How Germany helped blaze Putin’s path into
Ukraine
Berlin gave the Russian president the benefit of the
doubt until it was too late.
BY MATTHEW
KARNITSCHNIG
February
24, 2022 4:00 am
https://www.politico.eu/article/how-germany-helped-blaze-vladimir-putin-path-into-ukraine/
BERLIN — As
Moscow waged war in Georgia in the fall of 2008, German political and business
elites gathered in Russia’s palatial embassy in the country’s capital for a
lavish ball featuring of caviar, Champagne and song.
“Russia has
no fear in Berlin,” one visitor recounted at the time. “Russia is among
friends.”
For
Germany, the party never stopped.
From the
Georgian invasion to the annexation of Crimea, the downing of MH-17 and the
poisoning of Alexei Navalny, Germany has always found a way to forgive its
friend to the east. As BASF’s then-chief executive, Eggert Voscherau, told the
enthusiastic partygoers in 2008, peace can’t be achieved “through exclusion.”
The
sentiment — Germany’s unofficial Russia policy ever since — helped blaze
Vladimir Putin’s path into Ukraine, precipitating what many fear could be the
collapse of Europe’s post-Cold War security architecture.
After Putin
signed decrees declaring the breakaway regions of Donetsk and Luhansk
independent of Ukraine and dispatched more troops there, Germany announced it
wouldn’t grant the Nord Stream 2 pipeline an operating license. But it was too
little, too late.
There are
many fathers of the disaster unfolding in Ukraine.

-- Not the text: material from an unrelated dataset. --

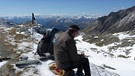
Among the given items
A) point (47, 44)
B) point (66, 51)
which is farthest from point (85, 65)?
point (47, 44)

The United States refused
for years to believe that Putin was as dangerous as he has turned out to be.
The United Kingdom was more interested in attracting oligarchs’ wealth than in
asking where it came from.
But make no
mistake: No country has done more to downplay and forgive Russia’s transgressions
than Germany. In popular mythology, that loyalty (like much else in modern
Germany) is tangled up in its war guilt. If that were really the reason though,
Germany would owe an even greater debt to Ukraine and Belarus, countries that
lost even more of their people in the war at the hands of the Germans but who
barely even feature in the country’s collective remembrance culture.
The truth
is, Germans like to do business with Russia. As the BASF CEO noted at the ball
in 2008, “energy-rich Russia” and “technology-rich Germany” are a good match.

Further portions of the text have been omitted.